La « mosquétéria »

vendredi 22 juillet 2011

L’école secondaire publique accueillant les jeunes du quartier de Toronto abritant la plus forte concentration de musulmans au Canada est dans l’eau chaude. Et ce, à cause d’une histoire de « mosquétéria » qui a fini par enflammer les esprits... On aura deviné qu’il est question de religion, de multiculturalisme et d’accommodement, redoutable trilogie dont le Québec n’a visiblement pas l’usage exclusif.

Voici donc.

La Valley Park Middle School cède pendant une demi-journée par semaine sa cafétéria à un imam qui y préside une séance de prière à l’intention des élèves musulmans. Les garçons sont installés à l’avant. Les filles derrière eux. Les filles ayant leurs règles (!) complètement à l’arrière de la salle.
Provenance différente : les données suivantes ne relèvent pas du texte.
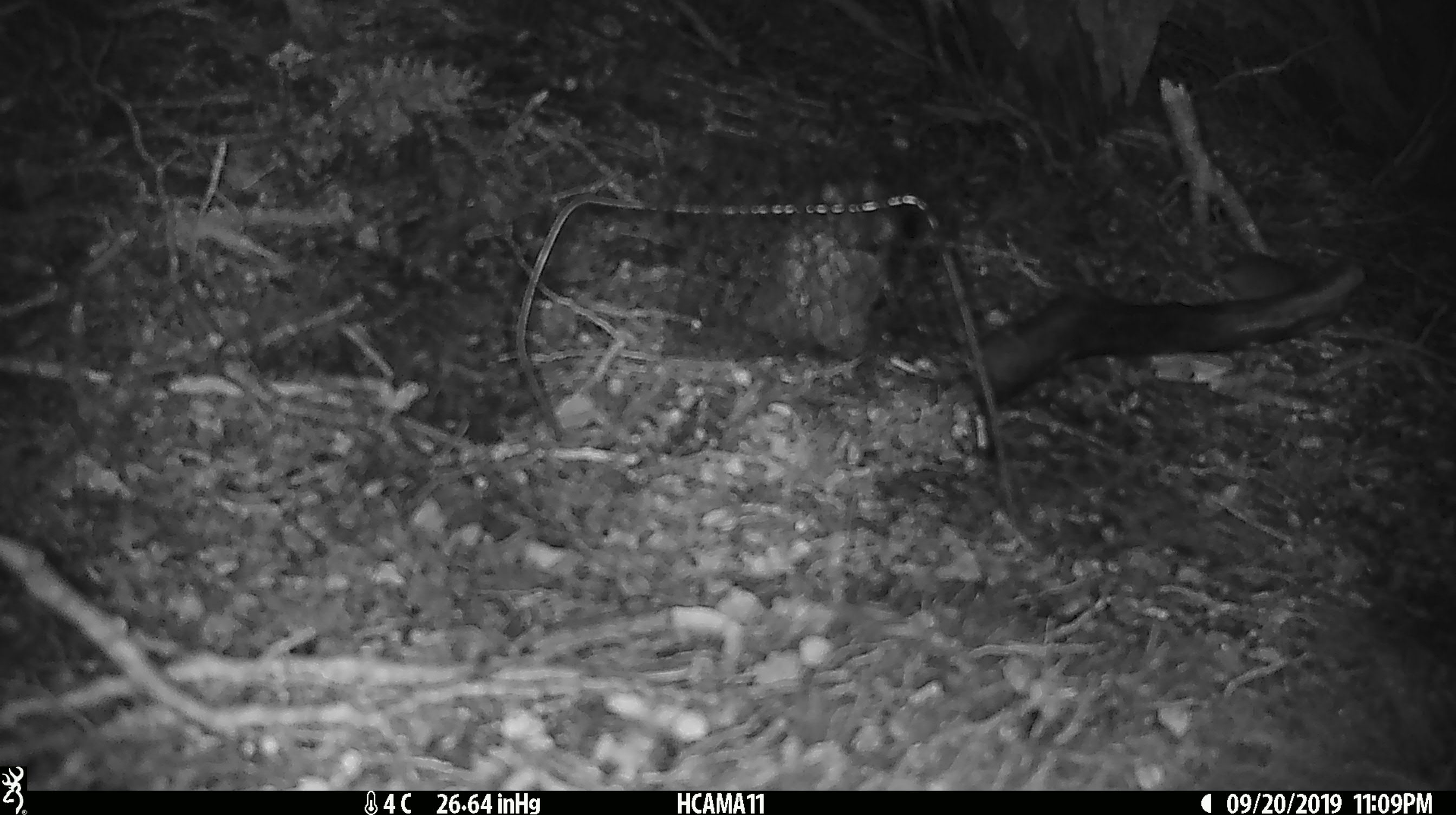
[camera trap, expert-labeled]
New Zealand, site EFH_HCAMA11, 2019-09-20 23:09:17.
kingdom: Animalia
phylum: Chordata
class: Mammalia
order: Rodentia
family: Muridae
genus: Mus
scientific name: Mus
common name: mouse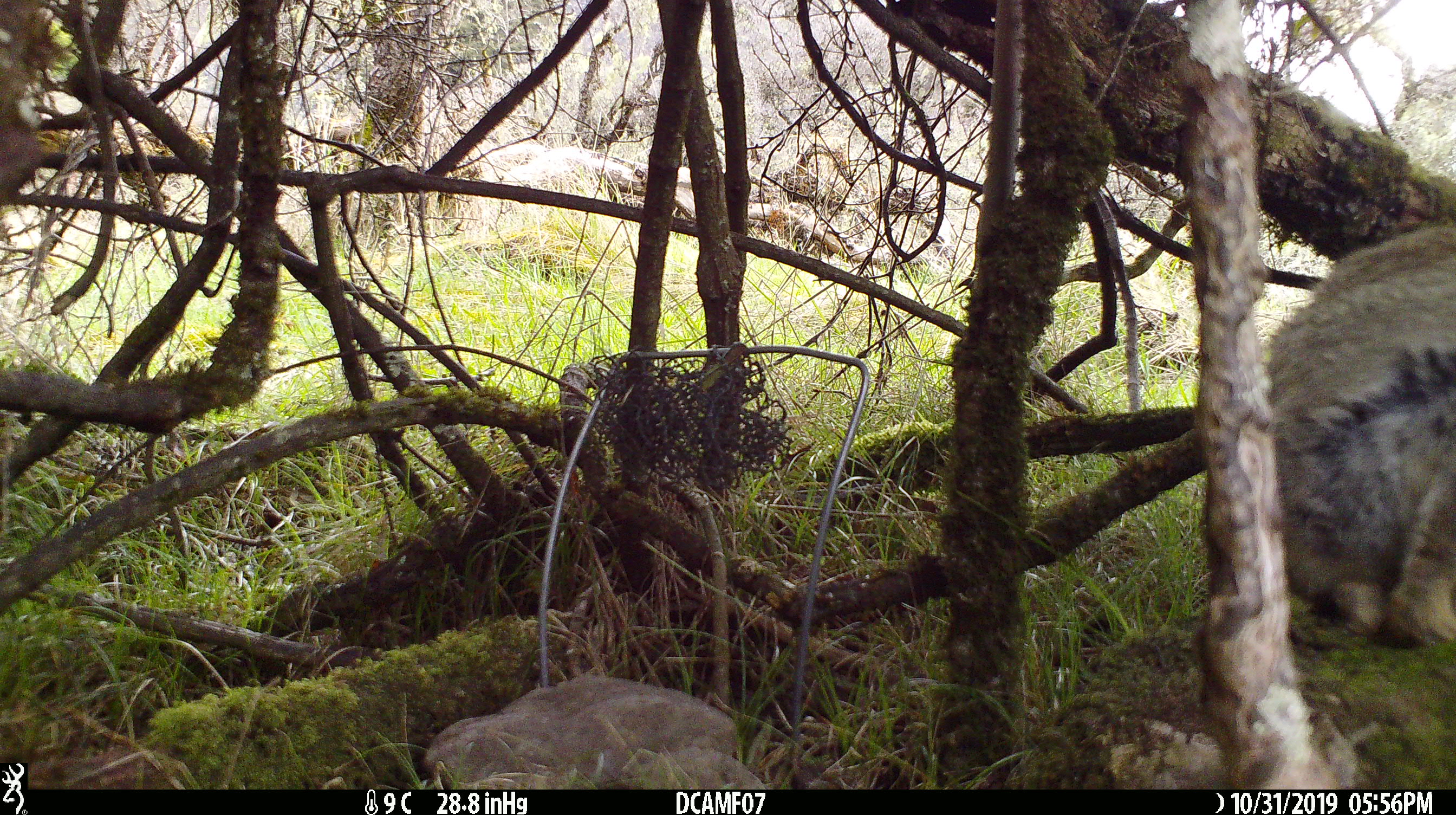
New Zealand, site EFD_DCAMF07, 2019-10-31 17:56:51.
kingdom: Animalia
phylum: Chordata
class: Mammalia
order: Lagomorpha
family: Leporidae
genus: Oryctolagus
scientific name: Oryctolagus cuniculus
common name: european rabbit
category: rabbit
Rabbit (european rabbit) (Oryctolagus cuniculus).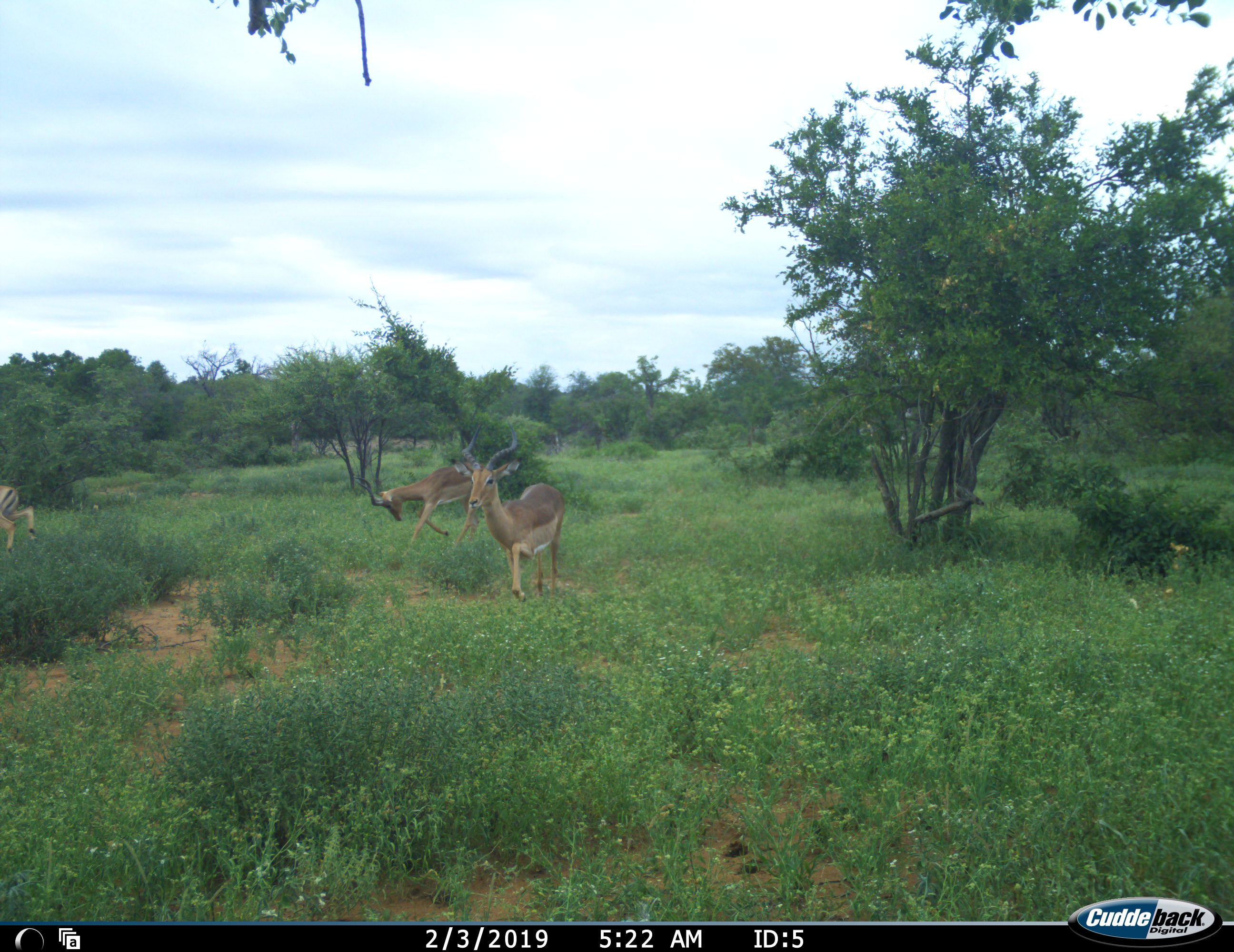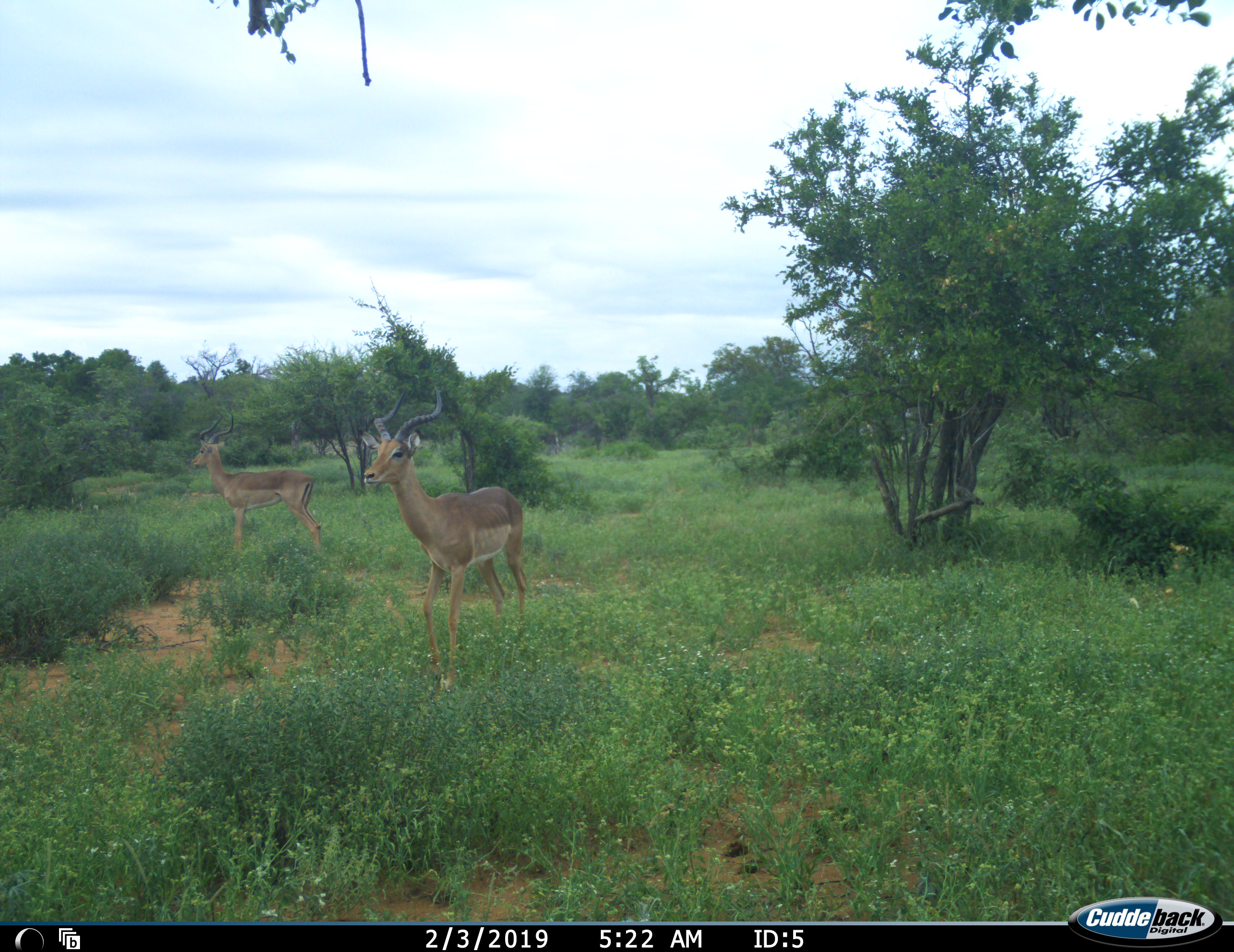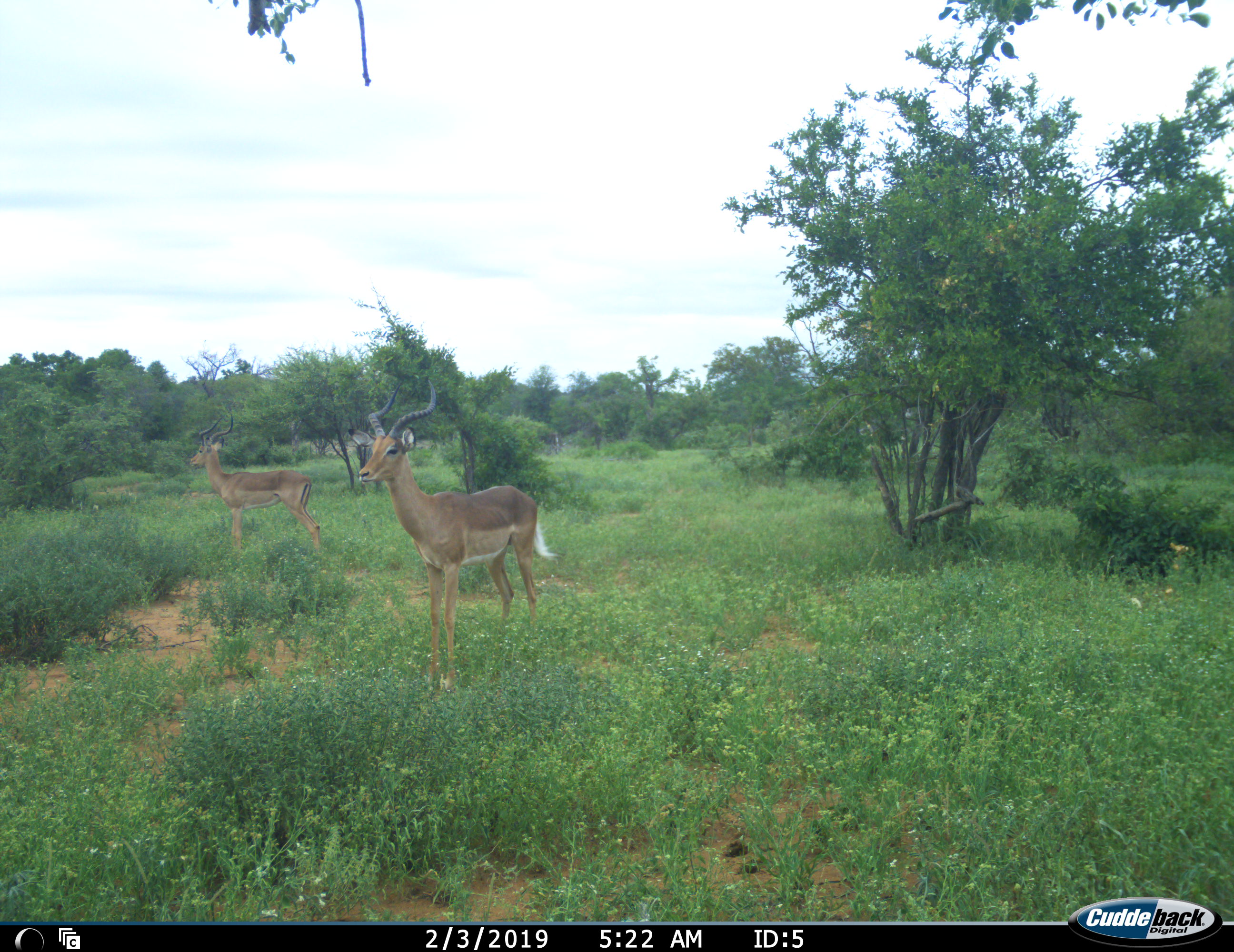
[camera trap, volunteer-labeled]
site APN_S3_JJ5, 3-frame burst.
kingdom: Animalia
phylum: Chordata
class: Mammalia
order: Artiodactyla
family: Bovidae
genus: Aepyceros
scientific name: Aepyceros melampus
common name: impala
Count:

L’école plaide qu’elle ne fait qu’accommoder ses élèves musulmans. Le conseil scolaire estime que, légalement, la religion (protégée par la Charte canadienne) a préséance sur l’éducation (encadrée par l’Education Act ontarien). Et les quotidiens torontois jugent qu’il s’agit, au choix, d’une « dynamique communautaire inclusive prometteuse pour notre avenir multiculturel » ; ou d’un « retour dans le temps faisant en sorte que les filles dites impures sont écartées pour ne pas souiller les autres ». (Toronto Star et National Post, respectivement)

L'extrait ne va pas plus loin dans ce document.